27. The report or award of any officer of the Court or official or special referee or arbitrator may, upon motion by any party, after due notice to the other parties, be made a judgment of the Court.
28. The Court shall, as to the references under order of the Court, have all the powers which are by this Act conferred on the Court as to references by consent out of Court (B).”
2 The (Transvaal) Arbitration Ordinance of 1904 provided:
19(1) Subject to the Rules of Court the Court or Judge may refer any question arising in any cause or matter (other than a criminal proceeding) for enquiry or report to any official or special referee or officer of the Court.
(2) The report of an official or special referee or officer of the Court may be adopted wholly or partially by the Court or a Judge and with or without such amendments as may to the Court or Judge seem meet and if so adopted may be enforced by a judgment or order to the same effect or the Court or a Judge mat remit the report for further consideration or make such other order thereon as may be just.

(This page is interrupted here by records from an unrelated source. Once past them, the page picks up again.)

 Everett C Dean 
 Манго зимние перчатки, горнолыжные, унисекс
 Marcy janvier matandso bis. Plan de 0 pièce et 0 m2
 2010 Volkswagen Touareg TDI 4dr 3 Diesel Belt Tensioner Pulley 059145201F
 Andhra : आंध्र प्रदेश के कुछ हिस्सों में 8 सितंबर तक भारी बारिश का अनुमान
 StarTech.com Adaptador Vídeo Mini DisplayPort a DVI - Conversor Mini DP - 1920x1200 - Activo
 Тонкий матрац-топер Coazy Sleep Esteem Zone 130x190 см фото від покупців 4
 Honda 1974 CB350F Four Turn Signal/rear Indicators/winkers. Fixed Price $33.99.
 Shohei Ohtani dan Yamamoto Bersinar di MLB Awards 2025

20. In any cause or matter (other than a criminal proceeding);
(a) If all the parties interested who are not under disability consent; or
(b) If the cause or matter requires any prolonged examination of documents or any scientific, technical or local investigation which cannot in the opinion of a Court or Judge conveniently be conducted by the Court though its ordinary officers; or
(c) If the question in dispute consists wholly or in part of matters of account;
the Court or Judge may at any time order the whole cause or matter or any question or issue of fact arising therein to be tried before an official or special referee or arbitrator agreed on by the parties or failing agreement before any official referee or officer of the Court appointed by the Court.
21.(1) In all cases of reference to an officer of the Court or to an official or special referee or arbitrator under an order of Court or Judge in any cause or matter the official or special referee or arbitrator shall be deemed to be an of the Court and shall have such authority and shall conduct the reference in such manner as may be prescribed by Rules of Court and subject thereto as the Court or a judge may direct.

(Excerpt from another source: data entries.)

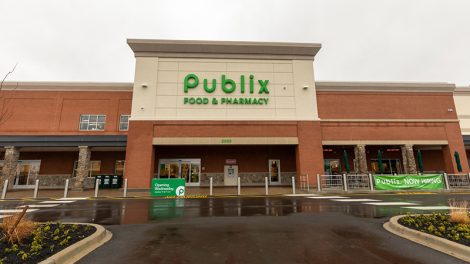 Publix's Louisville, Kentucky, store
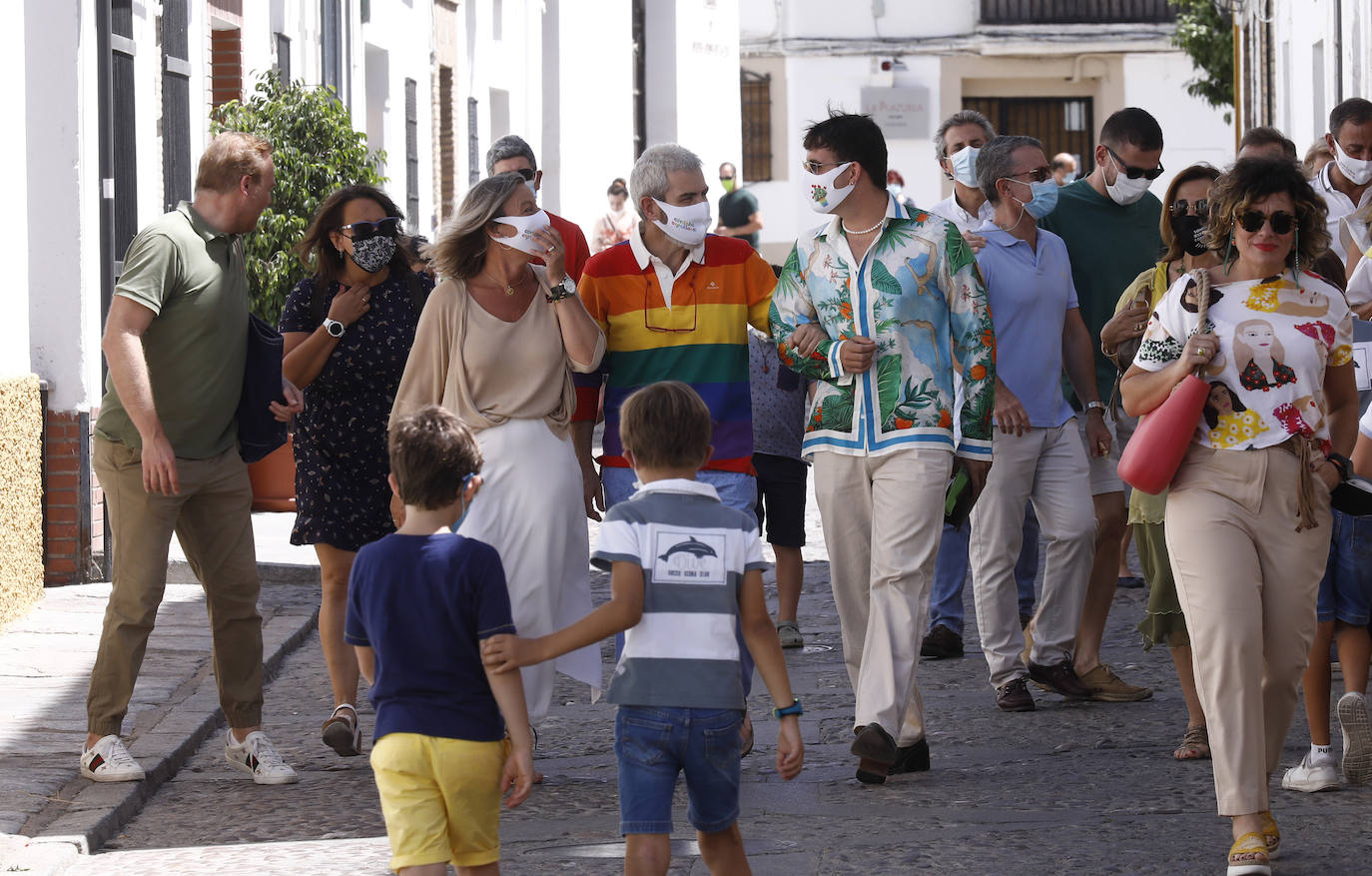 Palomo Spain y Lorenzo Caprile clausuran los actos del Orgullo en Córdoba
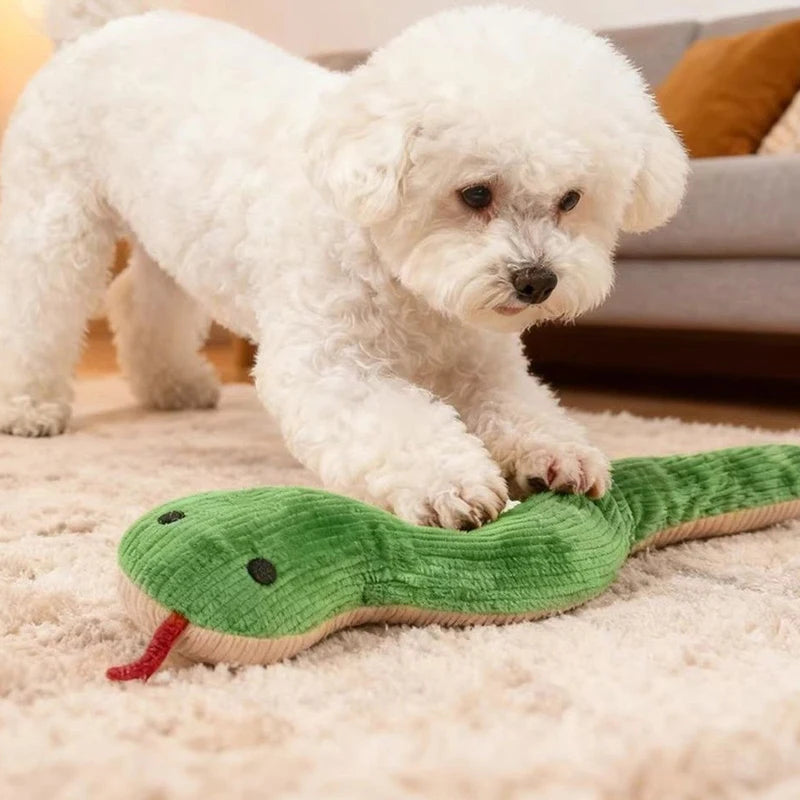Interactive Snake Kick Toy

(2) The report or award of any official or special referee or arbitrator or officer of the Court on any such reference shall unless set aside by the Court or a Judge be equivalent to a finding of fact by the Court.
(3) The remuneration to be paid to any official or special referee or arbitrator or officer of the Court to whom any matter is referred by order of the Court to whom any matter is referred by order of the Court or a Judge shall be determined by the Court or a Judge or by the Rules of Court.

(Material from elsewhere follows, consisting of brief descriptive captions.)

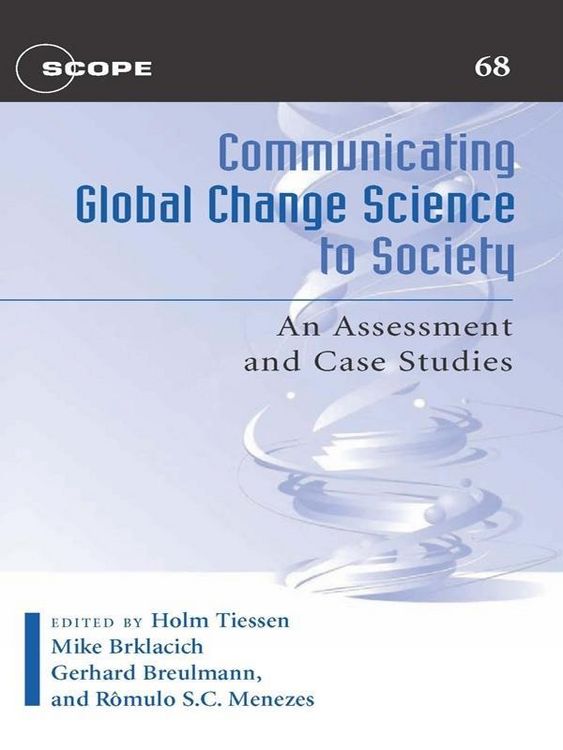 Produktbild: Communicating Global Change Science to Society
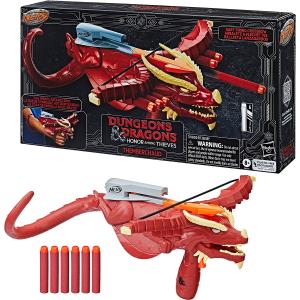 NERF DUNGEONS AND DRAGONS RED DRAGON THEMBERCHAUD BALESTRA CON 6 DARDI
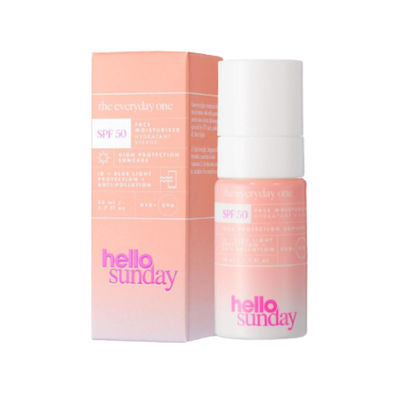 Hello Sunday Everyday One Sunscreen Cream Face SPF50 50ml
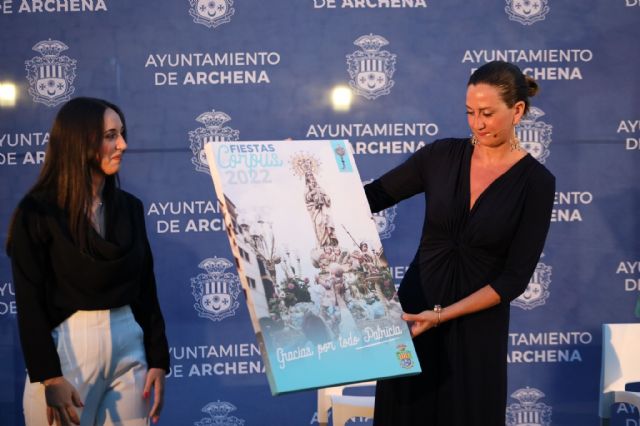 Patricia Fernández pone en valor las fiestas del Corpus de Archena y su potencial por contribuir a fortalecer el turismo local - 2, Foto 2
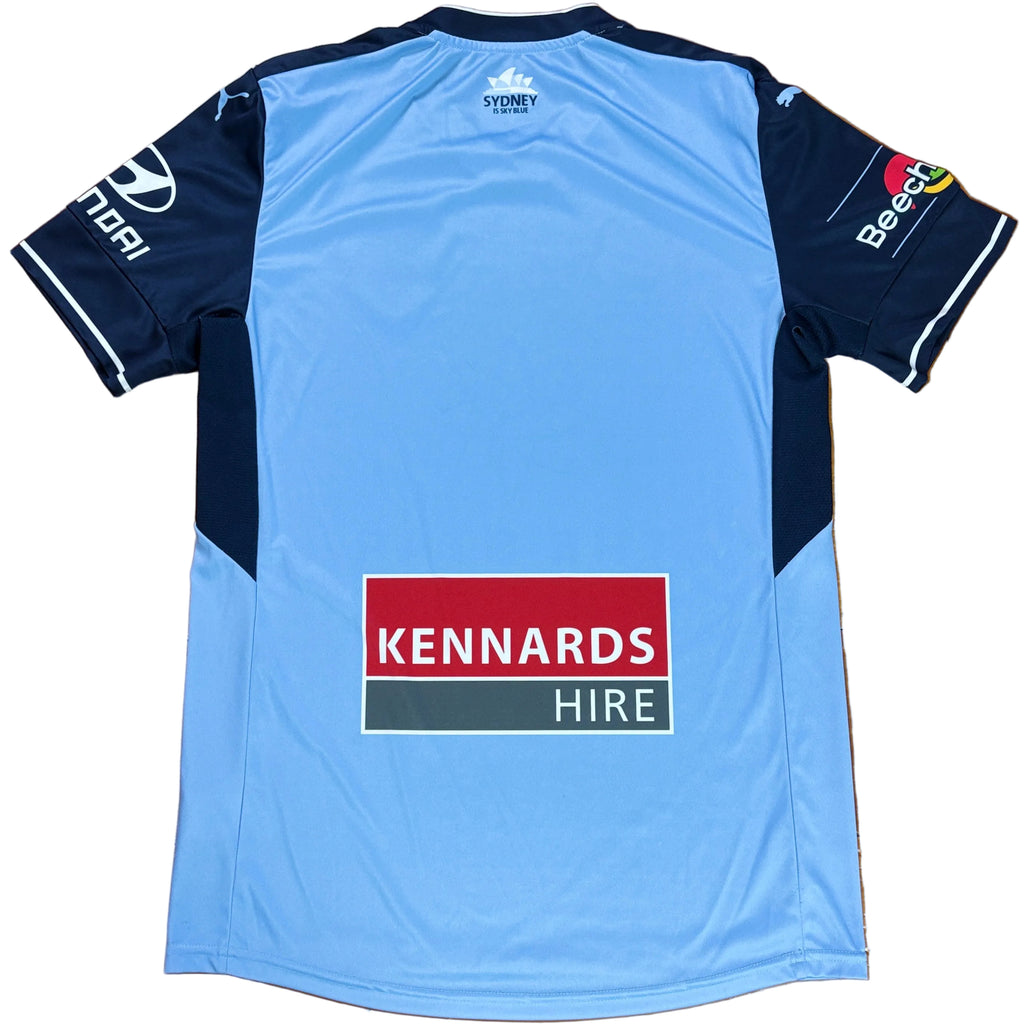 Sydney Fc 2018/19 Home Puma Football Shirt Medium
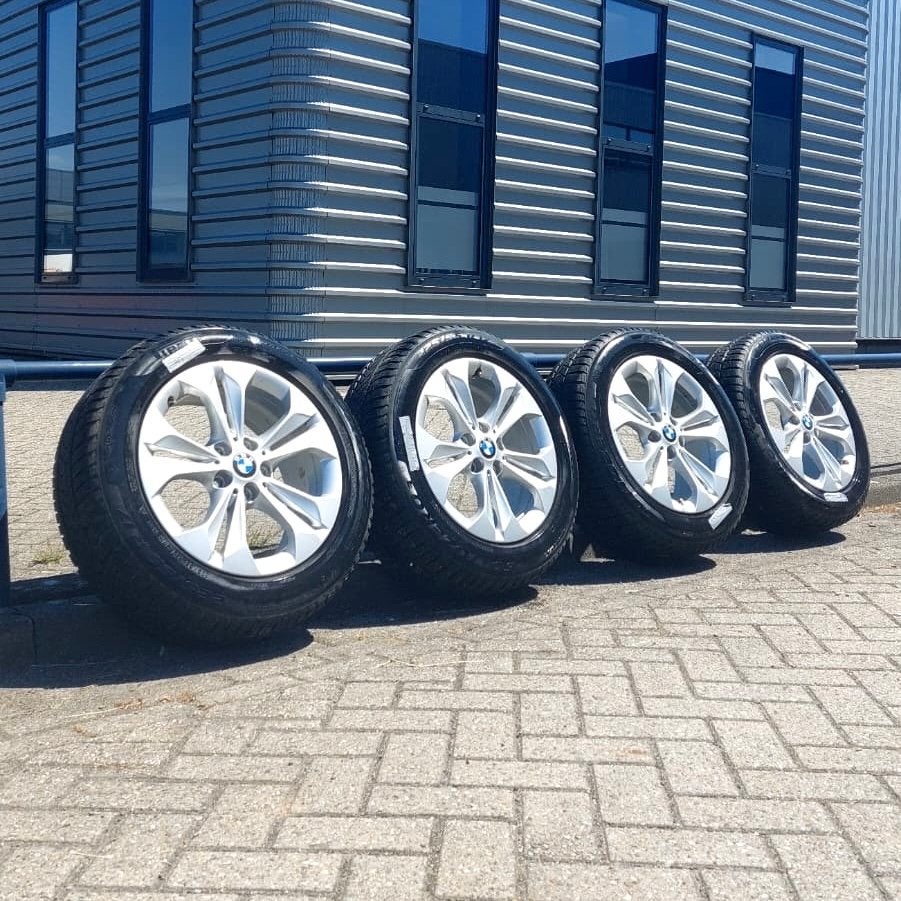 Originele BMW Style 564 Velgen - Winterbanden, Auto-onderdelen, Banden en Velgen, Ophalen, Gebruikt, Banden en Velgen, 17 inch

22. The report or award of any officer of the Court or official or special referee or arbitrator may upon motion by any party after due notice to the other parties be made a judgment or order of the Court.
23. The Court or a Judge shall as to references under order of the Court or a Judge have all the powers which are by this Ordinance conferred on the Court or a Judge as to references by consent out of Court.”
3 Section 19bis also covers to some extent the same ground as the English RSC Ord 36 (See the Supreme Court Practice 1993 I 620-630). The English rule is, however, wider in scope. Whilst under s19bis(1) the court may refer a matter for enquiry and report to a referee with the consent of the parties, the English rule confers the right upon the plaintiff on his own initiative to commence proceedings in the Chancery and Queen’s Bench Divisions as ‘official referees’ business’ without the need for an order of the court. In addition, the court in the Chancery and Queen’s Bench Divisions has the power to transfer proceedings to be dealt with as ‘official referees’ business either on the application of the party or on its own motion. In England a matter may be referred to an official referee for enquiry and report or the whole matter may be transferred to him. In the latter case, the court of the Official Referee has the same jurisdiction, powers and duties as a judge (RSC Ord 36 r4 (Erasmus, Superior Court Practice, at A1-38C).